◆ **Set problem**:
Please reproduce the records word for word, starting from their first line and ending with the line that contains "the blue jeans at [304,256], the".

◆ **Data for processing**:
[BEGIN]

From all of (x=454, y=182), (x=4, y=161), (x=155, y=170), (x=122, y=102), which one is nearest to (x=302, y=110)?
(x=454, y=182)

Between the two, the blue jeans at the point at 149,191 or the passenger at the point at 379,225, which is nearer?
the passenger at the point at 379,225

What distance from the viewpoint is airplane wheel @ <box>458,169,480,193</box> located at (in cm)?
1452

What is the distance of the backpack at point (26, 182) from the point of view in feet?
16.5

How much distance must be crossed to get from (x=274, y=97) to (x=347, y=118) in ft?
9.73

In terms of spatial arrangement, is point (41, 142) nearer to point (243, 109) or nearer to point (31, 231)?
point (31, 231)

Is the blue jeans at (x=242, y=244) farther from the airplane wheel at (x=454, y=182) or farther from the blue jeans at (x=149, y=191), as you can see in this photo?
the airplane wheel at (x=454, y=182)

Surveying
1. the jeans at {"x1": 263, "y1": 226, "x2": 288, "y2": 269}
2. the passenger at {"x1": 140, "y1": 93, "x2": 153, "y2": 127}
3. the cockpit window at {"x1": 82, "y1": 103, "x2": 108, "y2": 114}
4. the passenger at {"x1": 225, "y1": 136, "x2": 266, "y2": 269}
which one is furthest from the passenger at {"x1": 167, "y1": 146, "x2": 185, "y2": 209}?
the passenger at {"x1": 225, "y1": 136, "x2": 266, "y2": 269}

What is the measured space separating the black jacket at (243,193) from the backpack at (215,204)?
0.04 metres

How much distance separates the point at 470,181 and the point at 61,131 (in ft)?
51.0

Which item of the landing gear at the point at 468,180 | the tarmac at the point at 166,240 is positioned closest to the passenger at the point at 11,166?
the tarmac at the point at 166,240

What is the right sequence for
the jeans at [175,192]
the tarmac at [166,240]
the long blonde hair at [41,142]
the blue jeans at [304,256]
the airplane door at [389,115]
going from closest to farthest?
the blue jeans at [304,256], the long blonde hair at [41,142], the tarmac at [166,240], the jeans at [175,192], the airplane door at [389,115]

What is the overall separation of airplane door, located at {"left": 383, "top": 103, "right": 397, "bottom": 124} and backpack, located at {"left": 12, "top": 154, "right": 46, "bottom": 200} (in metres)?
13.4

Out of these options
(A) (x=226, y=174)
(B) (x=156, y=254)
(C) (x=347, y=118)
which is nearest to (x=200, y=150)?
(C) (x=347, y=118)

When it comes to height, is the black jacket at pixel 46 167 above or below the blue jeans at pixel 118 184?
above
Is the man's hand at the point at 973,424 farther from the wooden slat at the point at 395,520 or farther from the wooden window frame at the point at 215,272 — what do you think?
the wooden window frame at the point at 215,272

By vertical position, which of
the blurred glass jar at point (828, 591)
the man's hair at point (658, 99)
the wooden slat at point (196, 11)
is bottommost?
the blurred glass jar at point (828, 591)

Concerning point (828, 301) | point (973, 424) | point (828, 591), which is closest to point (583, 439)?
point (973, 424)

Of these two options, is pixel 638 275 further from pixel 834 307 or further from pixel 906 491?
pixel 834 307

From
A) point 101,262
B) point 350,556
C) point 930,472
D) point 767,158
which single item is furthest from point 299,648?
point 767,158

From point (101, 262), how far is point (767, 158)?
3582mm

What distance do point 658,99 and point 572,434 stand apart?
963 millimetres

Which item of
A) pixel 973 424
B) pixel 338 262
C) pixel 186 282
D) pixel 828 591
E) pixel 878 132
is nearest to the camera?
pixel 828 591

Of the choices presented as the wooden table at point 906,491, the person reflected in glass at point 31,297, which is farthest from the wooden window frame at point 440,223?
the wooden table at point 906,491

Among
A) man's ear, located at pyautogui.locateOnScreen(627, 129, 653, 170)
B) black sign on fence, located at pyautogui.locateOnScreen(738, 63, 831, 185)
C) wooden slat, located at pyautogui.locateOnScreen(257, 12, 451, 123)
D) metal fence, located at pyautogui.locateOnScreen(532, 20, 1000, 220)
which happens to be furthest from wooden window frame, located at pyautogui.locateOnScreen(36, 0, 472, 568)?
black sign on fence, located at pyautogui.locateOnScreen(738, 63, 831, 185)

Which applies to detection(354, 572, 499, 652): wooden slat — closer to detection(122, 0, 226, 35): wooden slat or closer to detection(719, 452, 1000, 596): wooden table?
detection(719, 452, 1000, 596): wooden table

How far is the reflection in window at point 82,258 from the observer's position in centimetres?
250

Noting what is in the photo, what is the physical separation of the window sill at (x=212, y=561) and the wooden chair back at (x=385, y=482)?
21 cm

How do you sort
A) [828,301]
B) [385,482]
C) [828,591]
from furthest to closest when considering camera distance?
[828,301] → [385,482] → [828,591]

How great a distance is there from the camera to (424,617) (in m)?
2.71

[END]

◆ **Final result**:
From all of (x=454, y=182), (x=4, y=161), (x=155, y=170), (x=122, y=102), which one is nearest to (x=302, y=110)?
(x=454, y=182)

Between the two, the blue jeans at the point at 149,191 or the passenger at the point at 379,225, which is nearer?
the passenger at the point at 379,225

What distance from the viewpoint is airplane wheel @ <box>458,169,480,193</box> located at (in cm)?
1452

What is the distance of the backpack at point (26, 182) from the point of view in feet?
16.5

How much distance must be crossed to get from (x=274, y=97) to (x=347, y=118) in ft?
9.73

In terms of spatial arrangement, is point (41, 142) nearer to point (243, 109) or nearer to point (31, 231)?
point (31, 231)

Is the blue jeans at (x=242, y=244) farther from the airplane wheel at (x=454, y=182) or farther from the blue jeans at (x=149, y=191), as you can see in this photo?
the airplane wheel at (x=454, y=182)

Surveying
1. the jeans at {"x1": 263, "y1": 226, "x2": 288, "y2": 269}
2. the passenger at {"x1": 140, "y1": 93, "x2": 153, "y2": 127}
3. the cockpit window at {"x1": 82, "y1": 103, "x2": 108, "y2": 114}
4. the passenger at {"x1": 225, "y1": 136, "x2": 266, "y2": 269}
which one is furthest from the passenger at {"x1": 167, "y1": 146, "x2": 185, "y2": 209}?
the passenger at {"x1": 225, "y1": 136, "x2": 266, "y2": 269}

What is the measured space separating the black jacket at (243,193) from the backpack at (215,204)?
0.04 metres

How much distance separates the point at 470,181 and the point at 61,131 (in ft)?
51.0

Which item of the landing gear at the point at 468,180 | the tarmac at the point at 166,240 is positioned closest to the passenger at the point at 11,166?
the tarmac at the point at 166,240

What is the right sequence for
the jeans at [175,192]
the tarmac at [166,240]
the long blonde hair at [41,142]
the blue jeans at [304,256]
the airplane door at [389,115]
going from closest to farthest?
the blue jeans at [304,256], the long blonde hair at [41,142], the tarmac at [166,240], the jeans at [175,192], the airplane door at [389,115]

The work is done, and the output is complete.